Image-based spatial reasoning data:
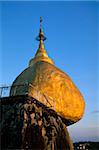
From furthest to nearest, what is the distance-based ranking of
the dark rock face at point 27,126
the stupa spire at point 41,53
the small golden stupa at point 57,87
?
1. the stupa spire at point 41,53
2. the small golden stupa at point 57,87
3. the dark rock face at point 27,126

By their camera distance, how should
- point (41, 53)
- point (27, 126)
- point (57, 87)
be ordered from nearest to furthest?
point (27, 126)
point (57, 87)
point (41, 53)

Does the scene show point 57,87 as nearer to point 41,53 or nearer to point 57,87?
point 57,87

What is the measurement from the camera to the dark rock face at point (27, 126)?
1188cm

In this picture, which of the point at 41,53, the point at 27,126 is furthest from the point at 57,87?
the point at 27,126

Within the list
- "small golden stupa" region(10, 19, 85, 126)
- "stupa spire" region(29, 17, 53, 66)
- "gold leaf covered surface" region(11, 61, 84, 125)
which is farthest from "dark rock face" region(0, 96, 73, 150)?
"stupa spire" region(29, 17, 53, 66)

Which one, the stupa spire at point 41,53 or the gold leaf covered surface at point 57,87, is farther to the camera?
the stupa spire at point 41,53

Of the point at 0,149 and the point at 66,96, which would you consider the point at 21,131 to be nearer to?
the point at 0,149

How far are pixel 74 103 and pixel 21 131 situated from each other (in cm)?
836

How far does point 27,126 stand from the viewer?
12.2 meters

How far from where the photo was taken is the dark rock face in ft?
→ 39.0

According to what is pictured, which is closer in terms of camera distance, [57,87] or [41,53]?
[57,87]

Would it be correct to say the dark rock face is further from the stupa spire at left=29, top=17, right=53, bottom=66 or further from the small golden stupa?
the stupa spire at left=29, top=17, right=53, bottom=66

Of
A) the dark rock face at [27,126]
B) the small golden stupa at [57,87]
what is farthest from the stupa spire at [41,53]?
the dark rock face at [27,126]

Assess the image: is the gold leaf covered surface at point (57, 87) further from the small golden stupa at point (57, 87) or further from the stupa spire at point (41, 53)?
the stupa spire at point (41, 53)
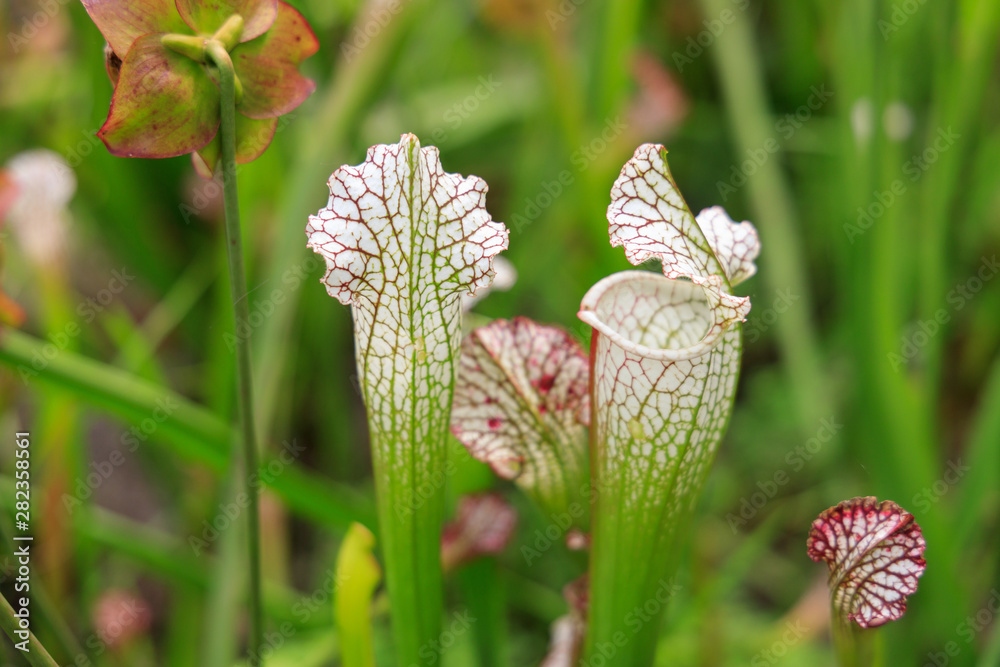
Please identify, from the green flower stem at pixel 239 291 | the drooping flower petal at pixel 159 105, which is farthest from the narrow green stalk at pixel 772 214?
the drooping flower petal at pixel 159 105

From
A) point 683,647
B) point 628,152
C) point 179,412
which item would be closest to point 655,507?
point 179,412

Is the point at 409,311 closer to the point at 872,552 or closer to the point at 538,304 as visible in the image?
the point at 872,552

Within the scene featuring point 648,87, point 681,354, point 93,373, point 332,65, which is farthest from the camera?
point 648,87

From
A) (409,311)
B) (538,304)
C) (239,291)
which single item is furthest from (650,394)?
(538,304)

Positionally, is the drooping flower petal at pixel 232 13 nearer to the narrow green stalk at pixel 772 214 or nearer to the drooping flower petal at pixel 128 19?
the drooping flower petal at pixel 128 19

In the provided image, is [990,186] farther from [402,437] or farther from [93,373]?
[93,373]

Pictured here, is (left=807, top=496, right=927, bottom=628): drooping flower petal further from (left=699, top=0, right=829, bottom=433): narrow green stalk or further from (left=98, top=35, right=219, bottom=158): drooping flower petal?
(left=699, top=0, right=829, bottom=433): narrow green stalk

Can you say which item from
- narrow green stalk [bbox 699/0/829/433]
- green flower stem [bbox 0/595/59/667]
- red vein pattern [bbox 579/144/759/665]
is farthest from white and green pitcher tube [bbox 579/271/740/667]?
narrow green stalk [bbox 699/0/829/433]
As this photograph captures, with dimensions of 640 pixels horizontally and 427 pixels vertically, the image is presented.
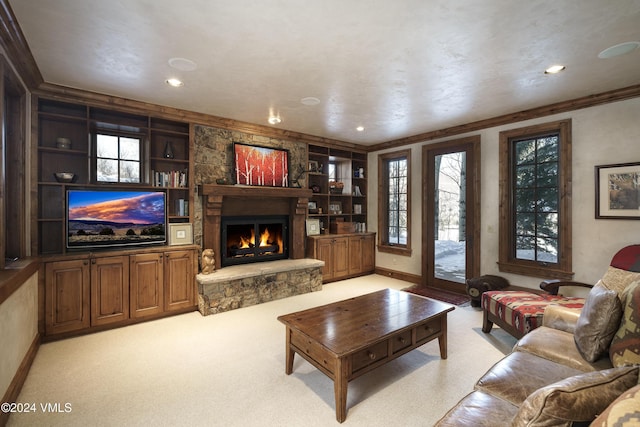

Problem to solve
Convert every line of the material into a JSON list of strings, one string per line, skipping blank lines. Leave the pictures out of the list.

Finished exercise
[
  "From furthest to nearest, what is the distance-based ranking of",
  "the dark rock face at point 27,126",
  "the stupa spire at point 41,53",
  "the small golden stupa at point 57,87",
  "?",
  "1. the stupa spire at point 41,53",
  "2. the small golden stupa at point 57,87",
  "3. the dark rock face at point 27,126",
  "By their camera distance, how should",
  "- point (41, 53)",
  "- point (27, 126)",
  "- point (57, 87)",
  "be ordered from nearest to furthest?",
  "point (27, 126)",
  "point (57, 87)",
  "point (41, 53)",
  "Does the scene show point 57,87 as nearer to point 41,53 or nearer to point 57,87?",
  "point 57,87",
  "What is the measurement from the camera to the dark rock face at point (27, 126)?",
  "1188cm",
  "In this picture, which of the point at 41,53, the point at 27,126 is furthest from the point at 57,87?",
  "the point at 27,126",
  "Within the list",
  "- \"small golden stupa\" region(10, 19, 85, 126)",
  "- \"stupa spire\" region(29, 17, 53, 66)",
  "- \"gold leaf covered surface\" region(11, 61, 84, 125)",
  "which is farthest from \"dark rock face\" region(0, 96, 73, 150)?",
  "\"stupa spire\" region(29, 17, 53, 66)",
  "Which one, the stupa spire at point 41,53 or the gold leaf covered surface at point 57,87, is farther to the camera?",
  "the stupa spire at point 41,53",
  "Of the point at 0,149 and the point at 66,96, which would you consider the point at 21,131 to be nearer to?",
  "the point at 0,149",
  "How far are pixel 74 103 and pixel 21 131 situated from each other (in cm)?",
  "836",
  "How far does point 27,126 stand from the viewer?",
  "12.2 meters",
  "How far from where the photo was taken is the dark rock face in ft?",
  "→ 39.0",
  "According to what is pictured, which is closer in terms of camera distance, [57,87] or [41,53]?",
  "[57,87]",
  "Would it be correct to say the dark rock face is further from the stupa spire at left=29, top=17, right=53, bottom=66 or further from the small golden stupa?",
  "the stupa spire at left=29, top=17, right=53, bottom=66",
  "Of",
  "A) the dark rock face at [27,126]",
  "B) the small golden stupa at [57,87]",
  "what is farthest from the stupa spire at [41,53]?",
  "the dark rock face at [27,126]",
  "Assess the image: is the gold leaf covered surface at point (57, 87) further from the small golden stupa at point (57, 87) or further from the stupa spire at point (41, 53)?",
  "the stupa spire at point (41, 53)",
  "Please identify, from the green flower stem at pixel 239 291 | the drooping flower petal at pixel 159 105, which is farthest from the narrow green stalk at pixel 772 214?",
  "the drooping flower petal at pixel 159 105",
  "From",
  "A) point 683,647",
  "B) point 628,152",
  "C) point 179,412",
  "which item would be closest to point 655,507?",
  "point 179,412",
  "Is the point at 409,311 closer to the point at 872,552 or closer to the point at 538,304 as visible in the image?",
  "the point at 872,552",
  "Within the scene featuring point 648,87, point 681,354, point 93,373, point 332,65, which is farthest from the camera?",
  "point 648,87",
  "From",
  "A) (409,311)",
  "B) (538,304)",
  "C) (239,291)",
  "which single item is furthest from (650,394)?",
  "(538,304)",
  "Positionally, is the drooping flower petal at pixel 232 13 nearer to the narrow green stalk at pixel 772 214 or nearer to the drooping flower petal at pixel 128 19?",
  "the drooping flower petal at pixel 128 19",
  "In the provided image, is [990,186] farther from [402,437] or farther from [93,373]?",
  "[93,373]",
  "Pictured here, is (left=807, top=496, right=927, bottom=628): drooping flower petal further from (left=699, top=0, right=829, bottom=433): narrow green stalk or further from (left=98, top=35, right=219, bottom=158): drooping flower petal?",
  "(left=699, top=0, right=829, bottom=433): narrow green stalk",
  "Can you say which item from",
  "- narrow green stalk [bbox 699/0/829/433]",
  "- green flower stem [bbox 0/595/59/667]",
  "- red vein pattern [bbox 579/144/759/665]",
  "is farthest from white and green pitcher tube [bbox 579/271/740/667]?",
  "narrow green stalk [bbox 699/0/829/433]",
  "As this photograph captures, with dimensions of 640 pixels horizontally and 427 pixels vertically, the image is presented."
]